Letztes Jahr in Kandel auf der halben Distanz unterwegs, wagt sich der sehbehinderte Ralf Arnold dieses Jahr auf die volle Marathondistanz. Am Band geführt wird er dabei von seinem Lauffreund Frank Erle vom LSV Ladenburg Triathlon.

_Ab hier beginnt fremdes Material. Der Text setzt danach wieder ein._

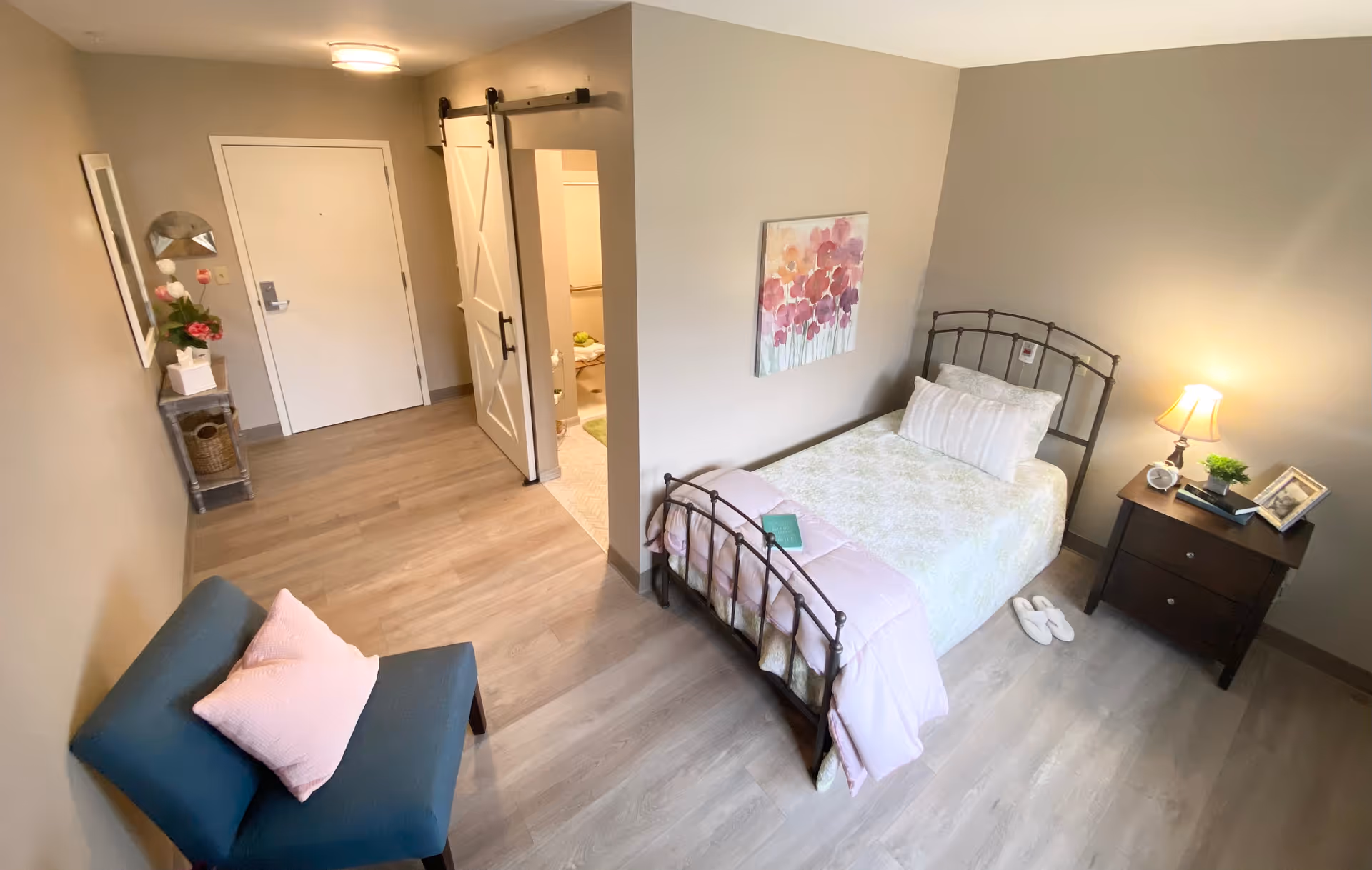 Cozy resident bedroom with a metal bed, nightstand, chair, and doorway to hallway.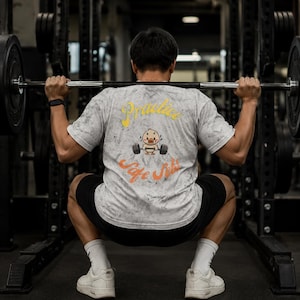 Könnte beinhalten: Eine Person, die in einem Fitnessstudio Kniebeugen mit einer Langhantel macht, trägt ein weißes und graues marmoriertes T-Shirt mit dem Text "Practice" und einer Cartoon-Ente, die Gewichte hebt. Die Person trägt schwarze Shorts, weiße Socken und weiße Turnschuhe.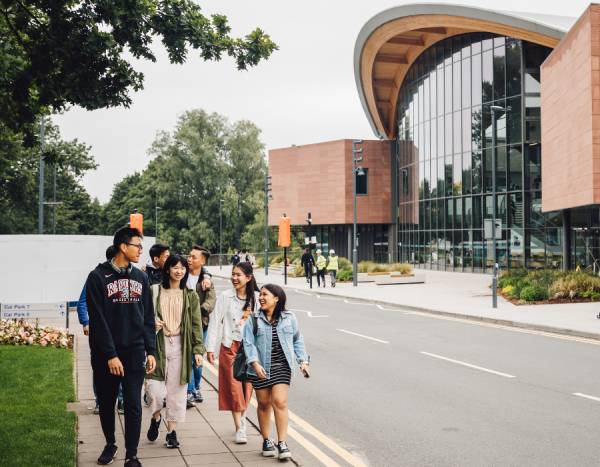 Students walking outside the Oculus building on campus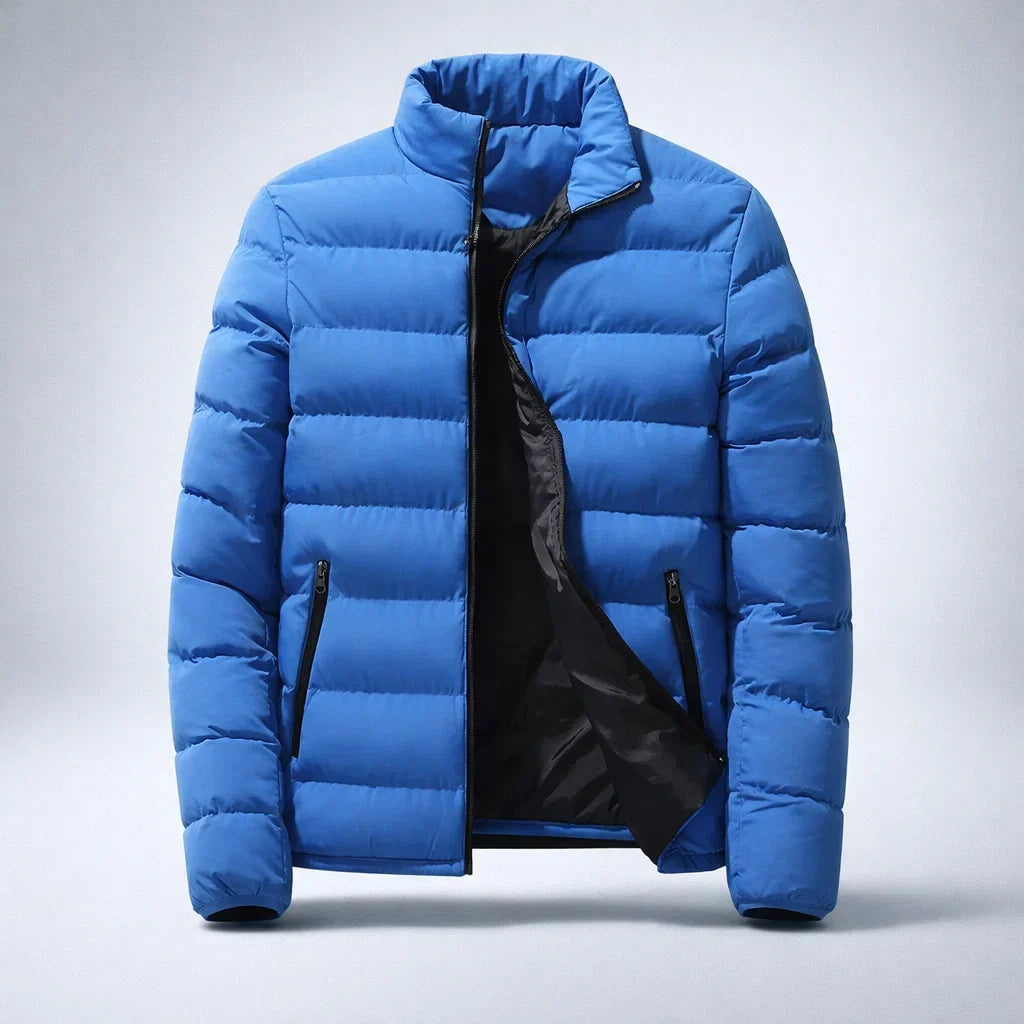 A bright blue puffer jacket with a black interior lining and black zipper details, shown open against a light gray studio background.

Der Jubiläums – Halbmarathon wird bei den Männern vermutlich von den Läufern der LAC Quelle Fürth dominiert. Schnellster Mann könnte der dreifache deutscher Meister Seboka Mitku aus Äthopien sein. Kommt er an seine Bestzeit von 1:04:30 h heran, könnte der vor zwei Jahren gelaufene Streckenrekord fallen. Erfahrung auf der Strecke bringt sein Landsmann und Vereinskollege Endisu Getachew mit. 2016 mit 1:06:01 h auf dem dritten Platz und 2017 auf dem zweiten Platz wäre nun die Zeit reif für den Sieg.
Auch dem Sieg zuzutrauen ist Jens Ziganke von der SV Reichenau. Mit einem Sieg 2011 und zwei zweiten Plätzen ist er in Kandel schon bestens bekannt.

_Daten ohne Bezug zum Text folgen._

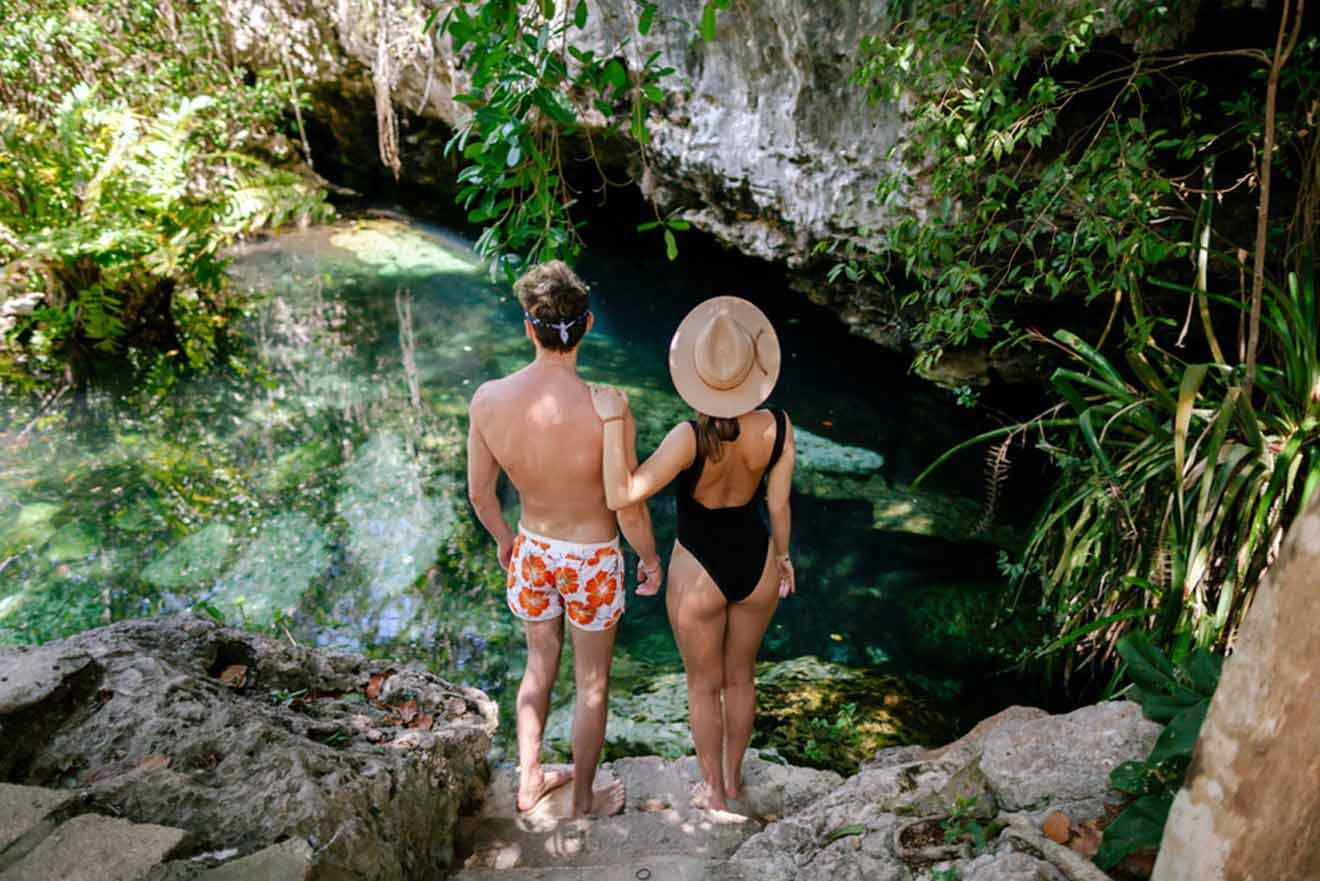 A man and woman standing next to a cenote in the jungle.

Auch bei den Frauen könnte ebenfalls der 2016 von Lisa Hahner aufgestellte Streckenrekord in Gefahr zu sein. Fabienne Amrhein von der MTG Mannheim kommt mit einer persönlichen Bestzeit von 1:13:11 h, gelaufen letztes Jahr in Mainz, nach Kandel und hat das Potential den aktuellen den Streckenrekord (1:14:28 h) zu unterbieten.
Einzig Lena Berg (Engelhorn Sports Team), Siegerin der diesjährigen Winterlaufserie in Rheinzabern, könnte ihr den Sieg streitig machen.

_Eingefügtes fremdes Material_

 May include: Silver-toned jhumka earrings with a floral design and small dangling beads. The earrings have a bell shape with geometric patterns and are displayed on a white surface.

Hoffen wir auf perfektes Laufwetter, wenn am 11. März um 10 Uhr Alexander Schweitzer (MdL) die bunte Läuferschar auf die Strecke schickt. Sollte sich noch jemand kurzfristig für einen Start entscheiden, ist eine Nachmeldung bis eine Stunde vor dem Start noch möglich.
Egal in welchem Leistungssektor man unterwegs ist, eint alle Läufer im Ziel eins. Die Glückseligkeit beim beliebtesten Pfälzer Marathon dabei gewesen zu sein. Dem Motto „schnell – familiär – naturverbunden“ liegt dieses Jahr der Schwerpunkt auf familiär. Und falls die auf den Plakaten so präsente Wildkatze sich wieder nicht zeigt, hat man als Läufer zumindest die Chance den männlichen Verwandten, den Muskelkater als Präsent mit nach Hause zu nehmen.